> [TEXT SEGMENT]:
Thanks Lindy, So far so good. They have been feeding quite a lot, which is the only time they get a bit tetchy. Just got to keep an eye on the NO3 and TDS and work out the water change routine.

If you are ever near Chester feel free to pop in and see them for yourself.

But beware, once bitten it stays with you. I bought a huge tank years ago from Oasis Aquarium in Salford and set it up as a Marine tank, Corals, live rock, fish the full hit. Less than 9 months later I went to Germany and saw a massive discus tank. Within a week of getting back home I'd sold all the contents and converted it into a discus tank.

Mad or what...

Steve


----------



## REDSTEVEO

Well first water change done today, only about 25% to begin with, cleaned all the glass at the same time nice and steady, and no mad panic or darting around from the fish! So all good so far.

I am using a HMA Filter straight from the tap in the kitchen and I usually set the thermostat on the combi boiler to 29 degrees (its a posh boiler) then run the water in at a trickle. But...I am thinking of using a Hydor 300 watt Inline Heater that I have got lying around, and connecting it to the outflow from the HMA Filter and letting it run from there into the tank. The reason I am thinking of doing this is because it does away with pumping warm water from the combi boiler into the HMA Filter, and stops any messing around with the thermostat, and I think there may be more copper from the hot water pipes than there is from the cold.

Just a thought, what do you reckon.

Steve


----------



## flygja

Glad to see that you're still madly in love with discus. I have given up to be honest!

> [DATA SECTION]:
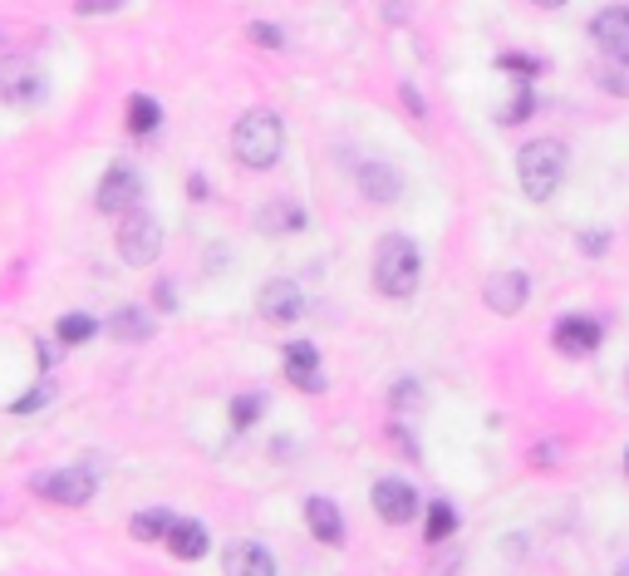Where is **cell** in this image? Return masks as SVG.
<instances>
[{"label":"cell","mask_w":629,"mask_h":576,"mask_svg":"<svg viewBox=\"0 0 629 576\" xmlns=\"http://www.w3.org/2000/svg\"><path fill=\"white\" fill-rule=\"evenodd\" d=\"M138 198H143V173H138L133 163H114L94 192V208L104 212V218H123V212L138 208Z\"/></svg>","instance_id":"7"},{"label":"cell","mask_w":629,"mask_h":576,"mask_svg":"<svg viewBox=\"0 0 629 576\" xmlns=\"http://www.w3.org/2000/svg\"><path fill=\"white\" fill-rule=\"evenodd\" d=\"M531 114H536V94H531V84H517V99L501 109V124H526Z\"/></svg>","instance_id":"26"},{"label":"cell","mask_w":629,"mask_h":576,"mask_svg":"<svg viewBox=\"0 0 629 576\" xmlns=\"http://www.w3.org/2000/svg\"><path fill=\"white\" fill-rule=\"evenodd\" d=\"M389 399H393V409H418V404H423L418 379H399V385L389 389Z\"/></svg>","instance_id":"28"},{"label":"cell","mask_w":629,"mask_h":576,"mask_svg":"<svg viewBox=\"0 0 629 576\" xmlns=\"http://www.w3.org/2000/svg\"><path fill=\"white\" fill-rule=\"evenodd\" d=\"M458 532V507L452 503H432L428 507V522H423V537H428V546H438V542H448V537Z\"/></svg>","instance_id":"21"},{"label":"cell","mask_w":629,"mask_h":576,"mask_svg":"<svg viewBox=\"0 0 629 576\" xmlns=\"http://www.w3.org/2000/svg\"><path fill=\"white\" fill-rule=\"evenodd\" d=\"M45 99V74L29 55H5L0 60V104L10 109H25V104H39Z\"/></svg>","instance_id":"6"},{"label":"cell","mask_w":629,"mask_h":576,"mask_svg":"<svg viewBox=\"0 0 629 576\" xmlns=\"http://www.w3.org/2000/svg\"><path fill=\"white\" fill-rule=\"evenodd\" d=\"M487 310H497V316H521L531 301V277L526 271H497V277H487Z\"/></svg>","instance_id":"11"},{"label":"cell","mask_w":629,"mask_h":576,"mask_svg":"<svg viewBox=\"0 0 629 576\" xmlns=\"http://www.w3.org/2000/svg\"><path fill=\"white\" fill-rule=\"evenodd\" d=\"M246 35H251V40L261 45V50H281V45H285L281 25H265V21H251V25H246Z\"/></svg>","instance_id":"27"},{"label":"cell","mask_w":629,"mask_h":576,"mask_svg":"<svg viewBox=\"0 0 629 576\" xmlns=\"http://www.w3.org/2000/svg\"><path fill=\"white\" fill-rule=\"evenodd\" d=\"M173 517L177 513H167V507H143V513L133 517V527H128V532H133L138 542H163L167 527H173Z\"/></svg>","instance_id":"20"},{"label":"cell","mask_w":629,"mask_h":576,"mask_svg":"<svg viewBox=\"0 0 629 576\" xmlns=\"http://www.w3.org/2000/svg\"><path fill=\"white\" fill-rule=\"evenodd\" d=\"M497 70L511 74L517 84H531V80H541L546 60H536V55H521V50H507V55H497Z\"/></svg>","instance_id":"24"},{"label":"cell","mask_w":629,"mask_h":576,"mask_svg":"<svg viewBox=\"0 0 629 576\" xmlns=\"http://www.w3.org/2000/svg\"><path fill=\"white\" fill-rule=\"evenodd\" d=\"M157 124H163V109H157V99H147V94H133V99H128V133H138V139H143V133H153Z\"/></svg>","instance_id":"23"},{"label":"cell","mask_w":629,"mask_h":576,"mask_svg":"<svg viewBox=\"0 0 629 576\" xmlns=\"http://www.w3.org/2000/svg\"><path fill=\"white\" fill-rule=\"evenodd\" d=\"M600 90H609V94H629V74H625V70H605V74H600Z\"/></svg>","instance_id":"32"},{"label":"cell","mask_w":629,"mask_h":576,"mask_svg":"<svg viewBox=\"0 0 629 576\" xmlns=\"http://www.w3.org/2000/svg\"><path fill=\"white\" fill-rule=\"evenodd\" d=\"M232 153L251 173L275 168V163H281V153H285V124L275 119L271 109L241 114V119H236V129H232Z\"/></svg>","instance_id":"1"},{"label":"cell","mask_w":629,"mask_h":576,"mask_svg":"<svg viewBox=\"0 0 629 576\" xmlns=\"http://www.w3.org/2000/svg\"><path fill=\"white\" fill-rule=\"evenodd\" d=\"M256 310H261V320H271V326H290V320L305 316V296L295 281H265L261 296H256Z\"/></svg>","instance_id":"10"},{"label":"cell","mask_w":629,"mask_h":576,"mask_svg":"<svg viewBox=\"0 0 629 576\" xmlns=\"http://www.w3.org/2000/svg\"><path fill=\"white\" fill-rule=\"evenodd\" d=\"M261 409H265V395H261V389H251V395H236L232 424H236V428H251L256 419H261Z\"/></svg>","instance_id":"25"},{"label":"cell","mask_w":629,"mask_h":576,"mask_svg":"<svg viewBox=\"0 0 629 576\" xmlns=\"http://www.w3.org/2000/svg\"><path fill=\"white\" fill-rule=\"evenodd\" d=\"M153 301H157V306H163V310H173V306H177V291H173V286H167V281H163V286L153 291Z\"/></svg>","instance_id":"34"},{"label":"cell","mask_w":629,"mask_h":576,"mask_svg":"<svg viewBox=\"0 0 629 576\" xmlns=\"http://www.w3.org/2000/svg\"><path fill=\"white\" fill-rule=\"evenodd\" d=\"M369 497H373V513H379L383 522H393V527H403V522L418 517V493H413V483H403V478H379Z\"/></svg>","instance_id":"9"},{"label":"cell","mask_w":629,"mask_h":576,"mask_svg":"<svg viewBox=\"0 0 629 576\" xmlns=\"http://www.w3.org/2000/svg\"><path fill=\"white\" fill-rule=\"evenodd\" d=\"M615 576H629V562H625V566H619V572H615Z\"/></svg>","instance_id":"36"},{"label":"cell","mask_w":629,"mask_h":576,"mask_svg":"<svg viewBox=\"0 0 629 576\" xmlns=\"http://www.w3.org/2000/svg\"><path fill=\"white\" fill-rule=\"evenodd\" d=\"M29 487H35V497H45V503L84 507L98 483H94V473H84V468H39V473L29 478Z\"/></svg>","instance_id":"5"},{"label":"cell","mask_w":629,"mask_h":576,"mask_svg":"<svg viewBox=\"0 0 629 576\" xmlns=\"http://www.w3.org/2000/svg\"><path fill=\"white\" fill-rule=\"evenodd\" d=\"M354 183H359V192L369 202H393L403 192V178L393 163H379V158H364L359 168H354Z\"/></svg>","instance_id":"14"},{"label":"cell","mask_w":629,"mask_h":576,"mask_svg":"<svg viewBox=\"0 0 629 576\" xmlns=\"http://www.w3.org/2000/svg\"><path fill=\"white\" fill-rule=\"evenodd\" d=\"M118 257L128 261V267H153L157 251H163V222L153 218V212L133 208L118 218Z\"/></svg>","instance_id":"4"},{"label":"cell","mask_w":629,"mask_h":576,"mask_svg":"<svg viewBox=\"0 0 629 576\" xmlns=\"http://www.w3.org/2000/svg\"><path fill=\"white\" fill-rule=\"evenodd\" d=\"M167 552L177 556V562H202L206 556V527L192 522V517H173V527H167Z\"/></svg>","instance_id":"16"},{"label":"cell","mask_w":629,"mask_h":576,"mask_svg":"<svg viewBox=\"0 0 629 576\" xmlns=\"http://www.w3.org/2000/svg\"><path fill=\"white\" fill-rule=\"evenodd\" d=\"M305 522H310L314 542H324V546L344 542V517H340V507H334L330 497H310V503H305Z\"/></svg>","instance_id":"18"},{"label":"cell","mask_w":629,"mask_h":576,"mask_svg":"<svg viewBox=\"0 0 629 576\" xmlns=\"http://www.w3.org/2000/svg\"><path fill=\"white\" fill-rule=\"evenodd\" d=\"M226 576H275V556L261 542H232L222 556Z\"/></svg>","instance_id":"15"},{"label":"cell","mask_w":629,"mask_h":576,"mask_svg":"<svg viewBox=\"0 0 629 576\" xmlns=\"http://www.w3.org/2000/svg\"><path fill=\"white\" fill-rule=\"evenodd\" d=\"M285 379H290L295 389H305V395H320V389H324L320 350H314L310 340H295V345H285Z\"/></svg>","instance_id":"13"},{"label":"cell","mask_w":629,"mask_h":576,"mask_svg":"<svg viewBox=\"0 0 629 576\" xmlns=\"http://www.w3.org/2000/svg\"><path fill=\"white\" fill-rule=\"evenodd\" d=\"M566 143L560 139H531L526 149L517 153V178H521V192H526L531 202H550L560 192V183H566Z\"/></svg>","instance_id":"2"},{"label":"cell","mask_w":629,"mask_h":576,"mask_svg":"<svg viewBox=\"0 0 629 576\" xmlns=\"http://www.w3.org/2000/svg\"><path fill=\"white\" fill-rule=\"evenodd\" d=\"M625 389H629V369H625Z\"/></svg>","instance_id":"38"},{"label":"cell","mask_w":629,"mask_h":576,"mask_svg":"<svg viewBox=\"0 0 629 576\" xmlns=\"http://www.w3.org/2000/svg\"><path fill=\"white\" fill-rule=\"evenodd\" d=\"M585 257H605L609 251V232H580V242H575Z\"/></svg>","instance_id":"30"},{"label":"cell","mask_w":629,"mask_h":576,"mask_svg":"<svg viewBox=\"0 0 629 576\" xmlns=\"http://www.w3.org/2000/svg\"><path fill=\"white\" fill-rule=\"evenodd\" d=\"M590 40L609 64H629V5H605L590 21Z\"/></svg>","instance_id":"8"},{"label":"cell","mask_w":629,"mask_h":576,"mask_svg":"<svg viewBox=\"0 0 629 576\" xmlns=\"http://www.w3.org/2000/svg\"><path fill=\"white\" fill-rule=\"evenodd\" d=\"M550 340H556L560 355L585 360V355H595V345H600V320H590V316H566L556 330H550Z\"/></svg>","instance_id":"12"},{"label":"cell","mask_w":629,"mask_h":576,"mask_svg":"<svg viewBox=\"0 0 629 576\" xmlns=\"http://www.w3.org/2000/svg\"><path fill=\"white\" fill-rule=\"evenodd\" d=\"M531 5H541V11H560V5H570V0H531Z\"/></svg>","instance_id":"35"},{"label":"cell","mask_w":629,"mask_h":576,"mask_svg":"<svg viewBox=\"0 0 629 576\" xmlns=\"http://www.w3.org/2000/svg\"><path fill=\"white\" fill-rule=\"evenodd\" d=\"M123 0H74V11L79 15H114Z\"/></svg>","instance_id":"31"},{"label":"cell","mask_w":629,"mask_h":576,"mask_svg":"<svg viewBox=\"0 0 629 576\" xmlns=\"http://www.w3.org/2000/svg\"><path fill=\"white\" fill-rule=\"evenodd\" d=\"M49 399H55V385H49V379H45V385H35L25 399H15V404H10V409H15V414H29V409H45Z\"/></svg>","instance_id":"29"},{"label":"cell","mask_w":629,"mask_h":576,"mask_svg":"<svg viewBox=\"0 0 629 576\" xmlns=\"http://www.w3.org/2000/svg\"><path fill=\"white\" fill-rule=\"evenodd\" d=\"M108 336L114 340H147L153 336V316L147 310H138V306H123V310H114V320H108Z\"/></svg>","instance_id":"19"},{"label":"cell","mask_w":629,"mask_h":576,"mask_svg":"<svg viewBox=\"0 0 629 576\" xmlns=\"http://www.w3.org/2000/svg\"><path fill=\"white\" fill-rule=\"evenodd\" d=\"M418 277H423L418 247L408 237H399V232L379 237V247H373V291L389 301H403L418 291Z\"/></svg>","instance_id":"3"},{"label":"cell","mask_w":629,"mask_h":576,"mask_svg":"<svg viewBox=\"0 0 629 576\" xmlns=\"http://www.w3.org/2000/svg\"><path fill=\"white\" fill-rule=\"evenodd\" d=\"M256 227H261L265 237H290V232L305 227V208L290 202V198H275V202H265V208L256 212Z\"/></svg>","instance_id":"17"},{"label":"cell","mask_w":629,"mask_h":576,"mask_svg":"<svg viewBox=\"0 0 629 576\" xmlns=\"http://www.w3.org/2000/svg\"><path fill=\"white\" fill-rule=\"evenodd\" d=\"M55 336H59V345H84V340L98 336V320L84 316V310H69V316H59Z\"/></svg>","instance_id":"22"},{"label":"cell","mask_w":629,"mask_h":576,"mask_svg":"<svg viewBox=\"0 0 629 576\" xmlns=\"http://www.w3.org/2000/svg\"><path fill=\"white\" fill-rule=\"evenodd\" d=\"M403 104H408L413 119H423V99H418V90H413V84H403Z\"/></svg>","instance_id":"33"},{"label":"cell","mask_w":629,"mask_h":576,"mask_svg":"<svg viewBox=\"0 0 629 576\" xmlns=\"http://www.w3.org/2000/svg\"><path fill=\"white\" fill-rule=\"evenodd\" d=\"M625 473H629V448H625Z\"/></svg>","instance_id":"37"}]
</instances>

> [TASKS TO PERFORM]:
1. Using the discus tank thread, decide whether each statement agrees with it, answering yes or no and quoting the words that settle it: (a) The first water change replaced about a quarter of the water. (b) The huge tank bought from Oasis Aquarium was first set up for discus. (c) The thermostat on the combi boiler is usually set to 29 degrees.
2. Continue the discus tank thread from its last line.
The material has nothing to do with the discus tank thread.

> [TASK-BY-TASK RESULTS]:
1.
(a) Yes: "only about 25% to begin with"
(b) No: "set it up as a Marine tank"
(c) Yes: "I usually set the thermostat on the combi boiler to 29 degrees"

2.
----------



## REDSTEVEO

Hi Flygia sad to hear that, I have done the same over the years, it happens to everyone at some stage, but with me it keeps coming back. This will come as a shock, but this time I am determined to keep them, even at the sacrifice of the plants if I have to, so it may evolve into a sandy leafy branchy discus biotope.

But at the moment I an trying to strike a balance so done away with the carpet and foreground plants and stuck with large mid to rear ground plants that can tolerate warmer softer water.

Cheers,

Steve


----------



## Tim Harrison

Lovely fish, and thriving Discus tank, it's not something we see very often


----------



## Greenfinger2

Hi Redsteveo, Wonderful looking fish mate


----------



## REDSTEVEO

Just in the middle of a 50% Water change. One thing I have noticed is the glass has a lot more slippery feel to it when I am wiping it down with the sponge. Possibly looking to install an Eheim Reeflux UV steriliser on the second Eheim filter.

CO2 only coming on twice a day for one hour, lights set to low to medium on the LED. Fish feeding okay, photo update to follow.

Cheers,

Steve


----------



## REDSTEVEO

Hi All,

Use of UV Steriliasation??

Please forgive me if this topic has been thrashed to death in another thread somewhere. If anyone has a link to further information on the topic of UV Sterilisation on this forum please add it and I won't pursue it any further here.

By now you will know on Friday last week I picked up 9 x Wild Red Spotted Green Discus (Rio Nannay in Peru) and they are now in my tank and so far so good. They seem to have settled in quite well and are eating fine.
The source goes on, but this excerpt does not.